» The request:
Rewrite the lines below as a JSON list of strings, one string per line, leaving out any blank lines.

» Input material:

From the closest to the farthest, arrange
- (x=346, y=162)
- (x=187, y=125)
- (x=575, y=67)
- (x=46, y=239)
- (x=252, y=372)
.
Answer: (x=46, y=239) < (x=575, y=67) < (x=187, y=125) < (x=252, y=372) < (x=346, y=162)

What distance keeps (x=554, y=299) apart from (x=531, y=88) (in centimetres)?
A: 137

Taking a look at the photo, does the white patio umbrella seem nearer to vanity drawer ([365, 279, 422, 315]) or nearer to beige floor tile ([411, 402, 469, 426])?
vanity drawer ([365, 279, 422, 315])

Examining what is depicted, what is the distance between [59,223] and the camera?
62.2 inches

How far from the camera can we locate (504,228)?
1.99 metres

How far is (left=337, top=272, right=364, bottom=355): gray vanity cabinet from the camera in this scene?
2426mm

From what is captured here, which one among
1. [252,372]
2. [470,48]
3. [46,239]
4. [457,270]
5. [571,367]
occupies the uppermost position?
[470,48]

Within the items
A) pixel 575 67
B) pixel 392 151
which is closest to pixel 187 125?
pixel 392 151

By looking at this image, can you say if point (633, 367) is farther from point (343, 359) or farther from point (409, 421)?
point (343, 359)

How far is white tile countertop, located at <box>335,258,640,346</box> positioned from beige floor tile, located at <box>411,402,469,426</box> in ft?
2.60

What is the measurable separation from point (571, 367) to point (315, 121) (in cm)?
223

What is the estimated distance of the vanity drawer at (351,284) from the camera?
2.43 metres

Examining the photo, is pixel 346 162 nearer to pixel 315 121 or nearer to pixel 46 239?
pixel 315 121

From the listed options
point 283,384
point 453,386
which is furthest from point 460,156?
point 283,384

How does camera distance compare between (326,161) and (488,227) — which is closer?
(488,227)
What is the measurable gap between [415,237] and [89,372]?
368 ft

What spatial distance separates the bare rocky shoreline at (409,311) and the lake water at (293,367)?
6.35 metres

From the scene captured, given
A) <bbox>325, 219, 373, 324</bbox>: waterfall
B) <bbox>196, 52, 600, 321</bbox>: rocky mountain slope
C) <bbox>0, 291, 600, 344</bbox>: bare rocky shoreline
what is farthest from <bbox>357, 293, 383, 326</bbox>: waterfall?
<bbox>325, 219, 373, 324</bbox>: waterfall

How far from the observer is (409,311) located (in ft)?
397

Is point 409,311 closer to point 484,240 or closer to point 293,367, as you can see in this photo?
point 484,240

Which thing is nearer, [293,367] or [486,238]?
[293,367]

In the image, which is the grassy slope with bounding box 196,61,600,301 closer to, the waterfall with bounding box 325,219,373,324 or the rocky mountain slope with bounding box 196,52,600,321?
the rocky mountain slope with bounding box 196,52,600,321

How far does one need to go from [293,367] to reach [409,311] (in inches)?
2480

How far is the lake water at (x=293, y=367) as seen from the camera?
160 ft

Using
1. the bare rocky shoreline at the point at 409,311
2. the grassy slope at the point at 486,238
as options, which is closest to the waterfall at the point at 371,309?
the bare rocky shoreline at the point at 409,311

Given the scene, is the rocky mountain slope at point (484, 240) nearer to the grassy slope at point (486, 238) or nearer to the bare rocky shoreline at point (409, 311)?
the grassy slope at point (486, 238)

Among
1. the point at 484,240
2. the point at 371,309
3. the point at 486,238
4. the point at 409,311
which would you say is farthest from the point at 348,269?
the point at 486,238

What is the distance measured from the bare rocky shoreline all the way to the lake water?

» Result for this exercise:
[
  "From the closest to the farthest, arrange",
  "- (x=346, y=162)",
  "- (x=187, y=125)",
  "- (x=575, y=67)",
  "- (x=46, y=239)",
  "- (x=252, y=372)",
  ".",
  "Answer: (x=46, y=239) < (x=575, y=67) < (x=187, y=125) < (x=252, y=372) < (x=346, y=162)",
  "What distance keeps (x=554, y=299) apart from (x=531, y=88) (in centimetres)?",
  "A: 137",
  "Taking a look at the photo, does the white patio umbrella seem nearer to vanity drawer ([365, 279, 422, 315]) or nearer to beige floor tile ([411, 402, 469, 426])?",
  "vanity drawer ([365, 279, 422, 315])",
  "Examining what is depicted, what is the distance between [59,223] and the camera?",
  "62.2 inches",
  "How far from the camera can we locate (504,228)?",
  "1.99 metres",
  "How far is (left=337, top=272, right=364, bottom=355): gray vanity cabinet from the camera in this scene?",
  "2426mm",
  "From what is captured here, which one among",
  "1. [252,372]",
  "2. [470,48]",
  "3. [46,239]",
  "4. [457,270]",
  "5. [571,367]",
  "occupies the uppermost position?",
  "[470,48]",
  "Within the items",
  "A) pixel 575 67",
  "B) pixel 392 151",
  "which is closest to pixel 187 125?",
  "pixel 392 151",
  "By looking at this image, can you say if point (633, 367) is farther from point (343, 359) or farther from point (409, 421)?",
  "point (343, 359)",
  "How far is white tile countertop, located at <box>335,258,640,346</box> positioned from beige floor tile, located at <box>411,402,469,426</box> in ft?",
  "2.60",
  "What is the measurable separation from point (571, 367) to point (315, 121) (in cm)?",
  "223",
  "What is the estimated distance of the vanity drawer at (351,284) from the camera?",
  "2.43 metres",
  "Examining the photo, is pixel 346 162 nearer to pixel 315 121 or nearer to pixel 46 239?",
  "pixel 315 121",
  "From the listed options",
  "point 283,384",
  "point 453,386",
  "which is furthest from point 460,156?",
  "point 283,384",
  "How does camera distance compare between (326,161) and (488,227) — which is closer?",
  "(488,227)",
  "What is the measurable gap between [415,237] and [89,372]?",
  "368 ft",
  "What spatial distance separates the bare rocky shoreline at (409,311) and the lake water at (293,367)?",
  "6.35 metres",
  "From the scene captured, given",
  "A) <bbox>325, 219, 373, 324</bbox>: waterfall",
  "B) <bbox>196, 52, 600, 321</bbox>: rocky mountain slope",
  "C) <bbox>0, 291, 600, 344</bbox>: bare rocky shoreline",
  "what is farthest from <bbox>357, 293, 383, 326</bbox>: waterfall?",
  "<bbox>325, 219, 373, 324</bbox>: waterfall",
  "How far from the observer is (409,311) located (in ft)?",
  "397",
  "Is point 409,311 closer to point 484,240 or closer to point 293,367, as you can see in this photo?",
  "point 484,240",
  "Which thing is nearer, [293,367] or [486,238]?",
  "[293,367]",
  "In the image, which is the grassy slope with bounding box 196,61,600,301 closer to, the waterfall with bounding box 325,219,373,324 or the rocky mountain slope with bounding box 196,52,600,321?",
  "the rocky mountain slope with bounding box 196,52,600,321",
  "How far does one need to go from [293,367] to reach [409,311] (in inches)?",
  "2480",
  "How far is the lake water at (x=293, y=367) as seen from the camera?",
  "160 ft",
  "Using",
  "1. the bare rocky shoreline at the point at 409,311",
  "2. the grassy slope at the point at 486,238",
  "as options, which is closest to the waterfall at the point at 371,309?",
  "the bare rocky shoreline at the point at 409,311",
  "Given the scene, is the rocky mountain slope at point (484, 240) nearer to the grassy slope at point (486, 238) or nearer to the bare rocky shoreline at point (409, 311)?",
  "the grassy slope at point (486, 238)",
  "Among",
  "1. the point at 484,240",
  "2. the point at 371,309",
  "3. the point at 486,238",
  "4. the point at 409,311",
  "which would you say is farthest from the point at 348,269?",
  "the point at 486,238",
  "What is the distance measured from the bare rocky shoreline all the way to the lake water?"
]